[Task inputs]:
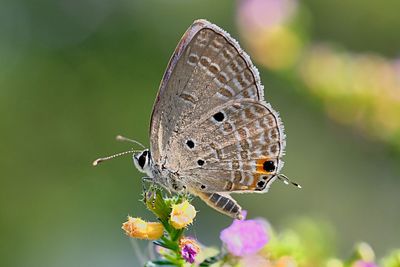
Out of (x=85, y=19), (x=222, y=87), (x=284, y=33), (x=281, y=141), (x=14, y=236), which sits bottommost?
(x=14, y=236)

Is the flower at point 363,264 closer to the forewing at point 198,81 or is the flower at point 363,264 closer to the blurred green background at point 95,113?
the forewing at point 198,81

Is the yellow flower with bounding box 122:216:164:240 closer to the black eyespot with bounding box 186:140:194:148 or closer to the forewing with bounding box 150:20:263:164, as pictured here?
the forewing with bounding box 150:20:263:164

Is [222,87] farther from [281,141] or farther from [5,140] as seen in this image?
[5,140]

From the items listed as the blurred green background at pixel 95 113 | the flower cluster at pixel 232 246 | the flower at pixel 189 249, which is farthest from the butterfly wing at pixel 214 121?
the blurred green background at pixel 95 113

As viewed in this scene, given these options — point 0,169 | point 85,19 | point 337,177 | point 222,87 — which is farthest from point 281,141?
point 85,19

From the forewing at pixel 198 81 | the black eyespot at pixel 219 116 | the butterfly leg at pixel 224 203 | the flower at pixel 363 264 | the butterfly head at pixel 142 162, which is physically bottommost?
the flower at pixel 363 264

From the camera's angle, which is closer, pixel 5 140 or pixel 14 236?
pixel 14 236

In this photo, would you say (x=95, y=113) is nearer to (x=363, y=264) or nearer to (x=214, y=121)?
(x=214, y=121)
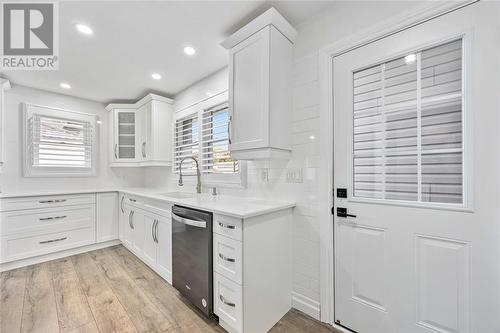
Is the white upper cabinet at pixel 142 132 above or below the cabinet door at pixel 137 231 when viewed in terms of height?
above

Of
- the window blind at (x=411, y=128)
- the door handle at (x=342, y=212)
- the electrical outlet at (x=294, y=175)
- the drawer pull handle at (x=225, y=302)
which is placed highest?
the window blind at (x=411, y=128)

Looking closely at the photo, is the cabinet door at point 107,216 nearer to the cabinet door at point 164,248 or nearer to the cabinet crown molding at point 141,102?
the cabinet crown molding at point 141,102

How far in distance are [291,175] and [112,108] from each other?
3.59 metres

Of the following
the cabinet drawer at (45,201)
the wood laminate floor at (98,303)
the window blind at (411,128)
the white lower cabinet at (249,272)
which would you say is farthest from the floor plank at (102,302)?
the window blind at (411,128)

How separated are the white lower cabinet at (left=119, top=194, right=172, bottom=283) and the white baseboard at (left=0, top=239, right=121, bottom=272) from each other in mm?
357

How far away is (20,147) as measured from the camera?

---

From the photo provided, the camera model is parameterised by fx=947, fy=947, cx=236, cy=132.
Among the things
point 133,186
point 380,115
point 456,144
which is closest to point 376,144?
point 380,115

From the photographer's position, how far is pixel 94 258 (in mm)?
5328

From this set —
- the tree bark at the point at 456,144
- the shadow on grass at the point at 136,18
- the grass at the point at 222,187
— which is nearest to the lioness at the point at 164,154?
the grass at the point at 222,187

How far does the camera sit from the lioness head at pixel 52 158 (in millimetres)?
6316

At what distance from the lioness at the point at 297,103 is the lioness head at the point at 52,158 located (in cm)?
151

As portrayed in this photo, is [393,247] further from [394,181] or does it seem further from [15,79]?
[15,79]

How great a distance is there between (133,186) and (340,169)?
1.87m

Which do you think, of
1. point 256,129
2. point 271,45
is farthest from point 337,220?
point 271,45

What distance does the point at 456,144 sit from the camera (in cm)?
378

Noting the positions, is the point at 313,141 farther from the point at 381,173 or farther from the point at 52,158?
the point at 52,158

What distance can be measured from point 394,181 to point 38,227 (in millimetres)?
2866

* * *

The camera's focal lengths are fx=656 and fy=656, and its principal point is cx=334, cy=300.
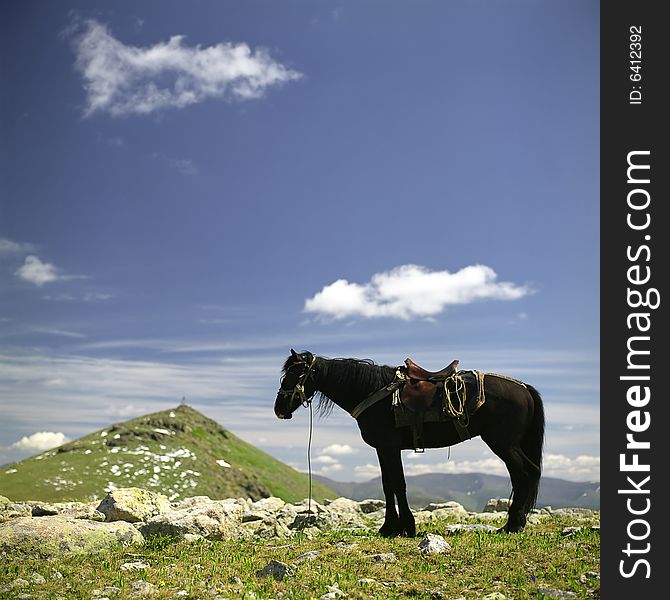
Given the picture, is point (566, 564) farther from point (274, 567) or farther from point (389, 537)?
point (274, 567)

[Given request]:
Lay out the records above as a two-column CSV with the headers text and answer, starting with the line that contains "which sits bottommost?" and going on through the line that contains "3.59 metres", one row per record, each value in its own quoted field with line breaks turned into spaces. Leave the pictures out.

[Answer in full]:
text,answer
"Out of (x=85, y=19), (x=222, y=87), (x=284, y=33), (x=281, y=141), (x=14, y=236), which sits bottommost?","(x=14, y=236)"
"Is the flower at point 363,264 closer to the forewing at point 198,81 or is the flower at point 363,264 closer to the blurred green background at point 95,113?","the forewing at point 198,81"
"Is the yellow flower with bounding box 122:216:164:240 closer to the black eyespot with bounding box 186:140:194:148 or closer to the forewing with bounding box 150:20:263:164, as pictured here?","the forewing with bounding box 150:20:263:164"
"Is [222,87] farther from [281,141] or farther from [5,140] as seen in this image?","[5,140]"
"From the items listed as the blurred green background at pixel 95 113 | the flower cluster at pixel 232 246 | the flower at pixel 189 249, which is farthest from the butterfly wing at pixel 214 121?","the blurred green background at pixel 95 113"
"As viewed in this scene, given these options — point 0,169 | point 85,19 | point 337,177 | point 222,87 — which is farthest from point 281,141?","point 85,19"
"From the forewing at pixel 198 81 | the black eyespot at pixel 219 116 | the butterfly leg at pixel 224 203 | the flower at pixel 363 264 | the butterfly head at pixel 142 162, which is physically bottommost?","the flower at pixel 363 264"
"From the camera's angle, which is closer, pixel 5 140 or pixel 14 236?","pixel 14 236"
"In this photo, would you say (x=95, y=113) is nearer to (x=363, y=264) or nearer to (x=214, y=121)?","(x=214, y=121)"
"Is the white upper cabinet at pixel 142 132 above or below the cabinet door at pixel 137 231 when viewed in terms of height?","above"
"Of - the window blind at (x=411, y=128) - the door handle at (x=342, y=212) - the electrical outlet at (x=294, y=175) - the drawer pull handle at (x=225, y=302) which is placed highest?","the window blind at (x=411, y=128)"
"Looking closely at the photo, is the cabinet door at point 107,216 nearer to the cabinet door at point 164,248 or nearer to the cabinet crown molding at point 141,102?","the cabinet crown molding at point 141,102"
"How far in distance are [291,175] and [112,108] from each other?","3.59 metres"